Мы живем в разных фильмах.
Эту фразу я даже не помню, где услышал. Но это правда. И это всё: приговор, безнадежность, факт. Если мы живем в разных фильмах, этого уже не переделать.
Я, например, живу в «Безымянной звезде». Был такой старый советский фильм, его снял еще молодой, сорокалетний кажется, Михаил Козаков. Там играли такие же молодые Костолевский и Вертинская. Господи, подумал я сейчас, эти же фамилии молодым ничего не скажут. Но мне он нравился. Несмотря на все его недостатки, советские швы («наши играют иностранную жизнь»), несмотря на всю его сентиментальность. Ну, не великий, да. Но что-то в нем было.

**Позиции:**
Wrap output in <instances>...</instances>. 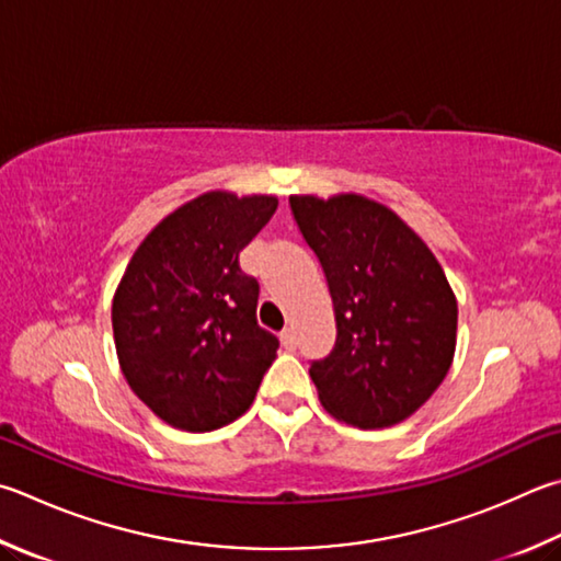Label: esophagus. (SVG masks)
<instances>
[{
	"mask_svg": "<svg viewBox=\"0 0 561 561\" xmlns=\"http://www.w3.org/2000/svg\"><path fill=\"white\" fill-rule=\"evenodd\" d=\"M279 339H282V345L287 351H294L297 348V331L291 329V325H287V329H284L282 333H279Z\"/></svg>",
	"mask_w": 561,
	"mask_h": 561,
	"instance_id": "esophagus-1",
	"label": "esophagus"
}]
</instances>
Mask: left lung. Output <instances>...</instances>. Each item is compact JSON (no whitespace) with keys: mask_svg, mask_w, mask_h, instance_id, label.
<instances>
[{"mask_svg":"<svg viewBox=\"0 0 561 561\" xmlns=\"http://www.w3.org/2000/svg\"><path fill=\"white\" fill-rule=\"evenodd\" d=\"M319 257L335 311V345L311 363L323 410L360 430L412 416L451 368L458 307L426 242L360 193L289 196Z\"/></svg>","mask_w":561,"mask_h":561,"instance_id":"1","label":"left lung"}]
</instances>
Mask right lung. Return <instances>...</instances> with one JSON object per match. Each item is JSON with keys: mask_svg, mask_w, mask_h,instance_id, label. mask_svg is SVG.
I'll return each mask as SVG.
<instances>
[{"mask_svg": "<svg viewBox=\"0 0 561 561\" xmlns=\"http://www.w3.org/2000/svg\"><path fill=\"white\" fill-rule=\"evenodd\" d=\"M277 196L208 191L141 240L112 299L122 375L161 422L213 432L250 410L279 341L257 325L260 284L240 250Z\"/></svg>", "mask_w": 561, "mask_h": 561, "instance_id": "right-lung-1", "label": "right lung"}]
</instances>
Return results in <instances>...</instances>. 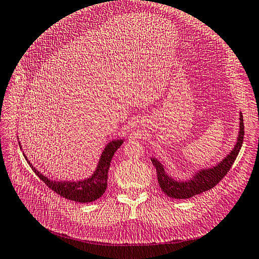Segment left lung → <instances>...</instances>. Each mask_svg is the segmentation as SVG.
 <instances>
[{
    "label": "left lung",
    "mask_w": 259,
    "mask_h": 259,
    "mask_svg": "<svg viewBox=\"0 0 259 259\" xmlns=\"http://www.w3.org/2000/svg\"><path fill=\"white\" fill-rule=\"evenodd\" d=\"M244 119L243 115L240 114V131L237 139V143L235 145L233 151L229 153L228 156L223 159L217 166L209 169L200 170L194 176L193 180L188 182H176L173 178L166 175L163 165L157 162L155 158H152V163L154 167L156 168L157 181L159 187L162 191L171 198L177 199H185L191 198L195 195L202 194L206 191H209L212 187H215L220 183L225 175L231 169L232 165L236 159L237 155L240 151V147L243 145L244 141Z\"/></svg>",
    "instance_id": "obj_1"
}]
</instances>
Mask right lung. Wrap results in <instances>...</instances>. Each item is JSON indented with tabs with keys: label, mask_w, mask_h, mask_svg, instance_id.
Instances as JSON below:
<instances>
[{
	"label": "right lung",
	"mask_w": 259,
	"mask_h": 259,
	"mask_svg": "<svg viewBox=\"0 0 259 259\" xmlns=\"http://www.w3.org/2000/svg\"><path fill=\"white\" fill-rule=\"evenodd\" d=\"M123 144V141H114L108 143L103 152L99 166L95 170V173L90 177L89 180L79 181V182H55L49 180L47 176L42 175L38 170L33 167L32 164L28 162L32 169L34 170L39 180L45 183L49 188L54 191L60 196L66 199L73 200L78 203H89L100 198L104 194L107 186V174L110 169L111 160L113 158L114 153L117 151V148Z\"/></svg>",
	"instance_id": "1"
}]
</instances>
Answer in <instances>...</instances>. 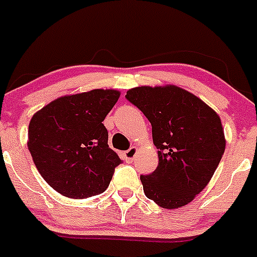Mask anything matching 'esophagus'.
I'll return each mask as SVG.
<instances>
[{
  "label": "esophagus",
  "mask_w": 257,
  "mask_h": 257,
  "mask_svg": "<svg viewBox=\"0 0 257 257\" xmlns=\"http://www.w3.org/2000/svg\"><path fill=\"white\" fill-rule=\"evenodd\" d=\"M137 151H139V148H137L136 146L131 147V148H130V150L126 151V152H125V157H126V160L128 161V162H132V161H134V158L136 157Z\"/></svg>",
  "instance_id": "34e87169"
}]
</instances>
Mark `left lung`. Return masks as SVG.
<instances>
[{"mask_svg": "<svg viewBox=\"0 0 257 257\" xmlns=\"http://www.w3.org/2000/svg\"><path fill=\"white\" fill-rule=\"evenodd\" d=\"M126 99L148 118L158 148L156 171L140 177L145 194L165 209L189 204L210 182L225 151L219 115L176 85L137 86Z\"/></svg>", "mask_w": 257, "mask_h": 257, "instance_id": "1", "label": "left lung"}]
</instances>
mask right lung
<instances>
[{"label": "right lung", "mask_w": 257, "mask_h": 257, "mask_svg": "<svg viewBox=\"0 0 257 257\" xmlns=\"http://www.w3.org/2000/svg\"><path fill=\"white\" fill-rule=\"evenodd\" d=\"M120 97L113 89L65 95L37 111L28 126V150L44 181L73 199L109 187L120 157L107 145L102 121Z\"/></svg>", "instance_id": "1"}]
</instances>
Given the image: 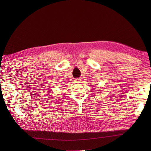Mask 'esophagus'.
Instances as JSON below:
<instances>
[{
  "instance_id": "esophagus-1",
  "label": "esophagus",
  "mask_w": 151,
  "mask_h": 151,
  "mask_svg": "<svg viewBox=\"0 0 151 151\" xmlns=\"http://www.w3.org/2000/svg\"><path fill=\"white\" fill-rule=\"evenodd\" d=\"M75 82L76 83H80V81H81V80H80V79H79V78H76V79H75Z\"/></svg>"
}]
</instances>
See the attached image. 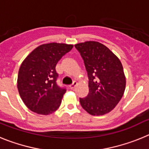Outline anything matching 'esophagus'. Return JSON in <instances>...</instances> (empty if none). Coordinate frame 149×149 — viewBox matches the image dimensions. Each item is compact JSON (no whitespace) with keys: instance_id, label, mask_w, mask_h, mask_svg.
Wrapping results in <instances>:
<instances>
[{"instance_id":"obj_1","label":"esophagus","mask_w":149,"mask_h":149,"mask_svg":"<svg viewBox=\"0 0 149 149\" xmlns=\"http://www.w3.org/2000/svg\"><path fill=\"white\" fill-rule=\"evenodd\" d=\"M77 83L74 81V82L72 85H70V86H69V88H70L71 89H74V88H75V86H77Z\"/></svg>"}]
</instances>
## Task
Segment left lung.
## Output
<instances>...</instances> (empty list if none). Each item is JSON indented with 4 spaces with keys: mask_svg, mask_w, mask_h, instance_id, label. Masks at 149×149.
<instances>
[{
    "mask_svg": "<svg viewBox=\"0 0 149 149\" xmlns=\"http://www.w3.org/2000/svg\"><path fill=\"white\" fill-rule=\"evenodd\" d=\"M89 77V94L80 98L88 113L102 116L115 108L123 96L126 78L119 59L104 45L95 41L76 44Z\"/></svg>",
    "mask_w": 149,
    "mask_h": 149,
    "instance_id": "8db88e82",
    "label": "left lung"
}]
</instances>
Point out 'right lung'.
<instances>
[{
	"mask_svg": "<svg viewBox=\"0 0 149 149\" xmlns=\"http://www.w3.org/2000/svg\"><path fill=\"white\" fill-rule=\"evenodd\" d=\"M73 45L48 43L38 46L26 57L18 71L17 87L24 104L31 111L49 115L61 104L66 89L56 81V65Z\"/></svg>",
	"mask_w": 149,
	"mask_h": 149,
	"instance_id": "add662e5",
	"label": "right lung"
}]
</instances>
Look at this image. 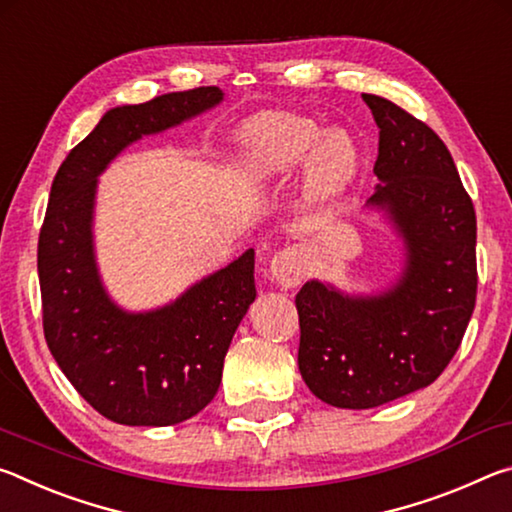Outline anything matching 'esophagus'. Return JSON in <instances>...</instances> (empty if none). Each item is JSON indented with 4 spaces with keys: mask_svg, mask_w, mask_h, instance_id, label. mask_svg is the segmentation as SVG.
<instances>
[{
    "mask_svg": "<svg viewBox=\"0 0 512 512\" xmlns=\"http://www.w3.org/2000/svg\"><path fill=\"white\" fill-rule=\"evenodd\" d=\"M305 273H307L305 255H302L300 248L296 246L280 250V253L271 259V277L280 284L282 289L298 287Z\"/></svg>",
    "mask_w": 512,
    "mask_h": 512,
    "instance_id": "34e87169",
    "label": "esophagus"
}]
</instances>
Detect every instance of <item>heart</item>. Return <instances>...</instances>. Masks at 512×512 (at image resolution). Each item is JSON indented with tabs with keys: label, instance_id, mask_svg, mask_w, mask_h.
<instances>
[{
	"label": "heart",
	"instance_id": "heart-1",
	"mask_svg": "<svg viewBox=\"0 0 512 512\" xmlns=\"http://www.w3.org/2000/svg\"><path fill=\"white\" fill-rule=\"evenodd\" d=\"M241 151L259 180L284 178L305 162V187L316 201H334L348 192L361 169V151L350 133H325L316 121L293 115L248 124Z\"/></svg>",
	"mask_w": 512,
	"mask_h": 512
}]
</instances>
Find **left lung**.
<instances>
[{"label": "left lung", "instance_id": "1", "mask_svg": "<svg viewBox=\"0 0 512 512\" xmlns=\"http://www.w3.org/2000/svg\"><path fill=\"white\" fill-rule=\"evenodd\" d=\"M361 97L379 126V185L366 210L400 237L404 262L381 291L348 293L320 280L298 291L300 375L339 409H372L433 384L476 302V214L452 153L393 101Z\"/></svg>", "mask_w": 512, "mask_h": 512}]
</instances>
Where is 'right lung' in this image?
Masks as SVG:
<instances>
[{
	"mask_svg": "<svg viewBox=\"0 0 512 512\" xmlns=\"http://www.w3.org/2000/svg\"><path fill=\"white\" fill-rule=\"evenodd\" d=\"M219 88L110 108L54 178L38 239L42 325L51 354L92 409L128 427L185 422L214 400L232 336L255 302V250L176 300L128 311L110 298L94 250L99 176L144 135L212 110Z\"/></svg>",
	"mask_w": 512,
	"mask_h": 512,
	"instance_id": "obj_1",
	"label": "right lung"
}]
</instances>
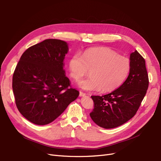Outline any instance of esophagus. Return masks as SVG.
<instances>
[{"mask_svg": "<svg viewBox=\"0 0 161 161\" xmlns=\"http://www.w3.org/2000/svg\"><path fill=\"white\" fill-rule=\"evenodd\" d=\"M80 97H84L86 95V94L85 93H83L82 92H80Z\"/></svg>", "mask_w": 161, "mask_h": 161, "instance_id": "34e87169", "label": "esophagus"}]
</instances>
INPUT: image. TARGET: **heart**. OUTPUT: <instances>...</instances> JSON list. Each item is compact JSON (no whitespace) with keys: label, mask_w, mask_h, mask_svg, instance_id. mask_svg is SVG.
<instances>
[{"label":"heart","mask_w":161,"mask_h":161,"mask_svg":"<svg viewBox=\"0 0 161 161\" xmlns=\"http://www.w3.org/2000/svg\"><path fill=\"white\" fill-rule=\"evenodd\" d=\"M130 69L131 63L127 57L105 47L89 48L82 57L75 54L69 61V72L75 80L91 70L90 78L78 82L81 89L89 92L115 90L126 80Z\"/></svg>","instance_id":"heart-1"}]
</instances>
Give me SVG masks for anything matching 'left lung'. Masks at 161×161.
<instances>
[{"label":"left lung","mask_w":161,"mask_h":161,"mask_svg":"<svg viewBox=\"0 0 161 161\" xmlns=\"http://www.w3.org/2000/svg\"><path fill=\"white\" fill-rule=\"evenodd\" d=\"M131 69L127 79L113 92L92 96L93 109L89 115L99 126L110 129L124 124L137 113L149 86L145 59L137 51L130 54Z\"/></svg>","instance_id":"8db88e82"}]
</instances>
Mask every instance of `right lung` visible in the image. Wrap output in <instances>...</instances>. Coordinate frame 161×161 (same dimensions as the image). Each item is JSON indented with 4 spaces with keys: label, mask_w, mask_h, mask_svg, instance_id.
Wrapping results in <instances>:
<instances>
[{
    "label": "right lung",
    "mask_w": 161,
    "mask_h": 161,
    "mask_svg": "<svg viewBox=\"0 0 161 161\" xmlns=\"http://www.w3.org/2000/svg\"><path fill=\"white\" fill-rule=\"evenodd\" d=\"M66 42L45 39L23 53L13 74L16 107L27 120L36 125L54 121L79 96L70 86L64 69L68 53Z\"/></svg>",
    "instance_id": "1"
}]
</instances>
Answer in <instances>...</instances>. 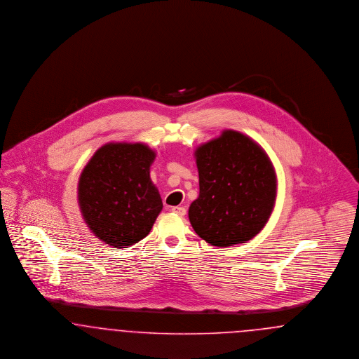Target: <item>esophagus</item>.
Here are the masks:
<instances>
[{"label": "esophagus", "mask_w": 359, "mask_h": 359, "mask_svg": "<svg viewBox=\"0 0 359 359\" xmlns=\"http://www.w3.org/2000/svg\"><path fill=\"white\" fill-rule=\"evenodd\" d=\"M172 212L178 215V216H181V217H184L187 215V209L184 206H172Z\"/></svg>", "instance_id": "34e87169"}]
</instances>
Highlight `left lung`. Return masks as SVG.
<instances>
[{"label": "left lung", "instance_id": "1", "mask_svg": "<svg viewBox=\"0 0 359 359\" xmlns=\"http://www.w3.org/2000/svg\"><path fill=\"white\" fill-rule=\"evenodd\" d=\"M200 196L189 219L215 247L243 244L259 233L276 198V175L263 149L247 135L225 130L196 150Z\"/></svg>", "mask_w": 359, "mask_h": 359}]
</instances>
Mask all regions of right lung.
Here are the masks:
<instances>
[{
	"label": "right lung",
	"mask_w": 359,
	"mask_h": 359,
	"mask_svg": "<svg viewBox=\"0 0 359 359\" xmlns=\"http://www.w3.org/2000/svg\"><path fill=\"white\" fill-rule=\"evenodd\" d=\"M156 153L142 143H109L79 180V205L91 232L114 248H127L150 233L162 200L150 180Z\"/></svg>",
	"instance_id": "add662e5"
}]
</instances>
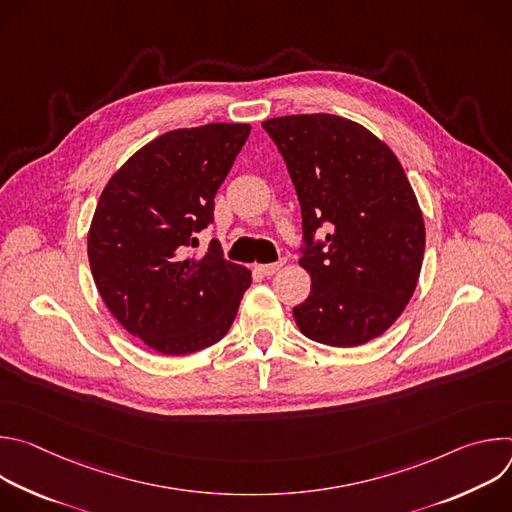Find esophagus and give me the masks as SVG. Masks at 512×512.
Here are the masks:
<instances>
[{"mask_svg": "<svg viewBox=\"0 0 512 512\" xmlns=\"http://www.w3.org/2000/svg\"><path fill=\"white\" fill-rule=\"evenodd\" d=\"M279 267H281V263H267V265H255V269L261 273V275H273V273H277L279 271Z\"/></svg>", "mask_w": 512, "mask_h": 512, "instance_id": "1", "label": "esophagus"}]
</instances>
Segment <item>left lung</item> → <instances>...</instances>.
Segmentation results:
<instances>
[{"label": "left lung", "mask_w": 512, "mask_h": 512, "mask_svg": "<svg viewBox=\"0 0 512 512\" xmlns=\"http://www.w3.org/2000/svg\"><path fill=\"white\" fill-rule=\"evenodd\" d=\"M302 206L300 265L310 296L294 308L304 336L360 346L401 316L417 287L425 225L417 196L393 150L356 121L285 115L263 121ZM324 226V244L313 233Z\"/></svg>", "instance_id": "obj_1"}]
</instances>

**Что сделать:**
• a. Каково краткое содержание исходного текста в двух предложениях?
• b. Подхватите исходный текст о «Безымянной звезде» и продолжите его с того места, где он заканчивается.
Позиции — самостоятельный материал, к исходному тексту они не относятся.

**Ответы:**
• a. Фраза «Мы живем в разных фильмах» названа в исходном тексте правдой и приговором: если это так, ничего уже не переделать. Себя рассказчик относит к старому советскому фильму Михаила Козакова «Безымянная звезда», который нравился ему, несмотря на недостатки и сентиментальность.

• b.
Например, там был хороший эпизод, физиологически достоверный, честный. Вертинская играет яркую, взбалмошную барышню, которую ссаживают на провинциальной станции («в степи», как она говорит) с поезда, потому что у нее нет билета, только фишки из казино. И молодой учитель астрономии встречает ее на этой ночной станции, так как пришел забирать прибывшую из Бухареста редкую книгу по астрономии, потому что ему надо проверить, прав ли он, не почудилось ли ему, что он действительно открыл новую звезду, – и эта женщина поражает его.
«Когда я встретил вас тогда, на станции, вы были такая белая, ослепительная». Он дает ей приют на одну ночь. Рассказывает ей про свое открытие. «Вот же, вот же она, эта звезда, ну как же вы не видите?!» Влюбляется в нее.
Но эта ночь, как ей и полагается, проходит. Он бежит утром покупать ей какие-то шмотки (она же ехала в вечернем платье, с боа, с фишками), но перед этим он, уже одетый, садится на кровать и будит ее поцелуем. И вот тут этот физиологически честный, идеально достоверный момент и наступает. Он, умытый уже, целует ее, только проснувшуюся, а она не дает ему своих губ. Она как-то по-кошачьи скользит по его губам щекой, отворачивает рот, не разрешает поцеловать с языком.
Неудивительно. Она же только проснулась. Она не чистила зубы.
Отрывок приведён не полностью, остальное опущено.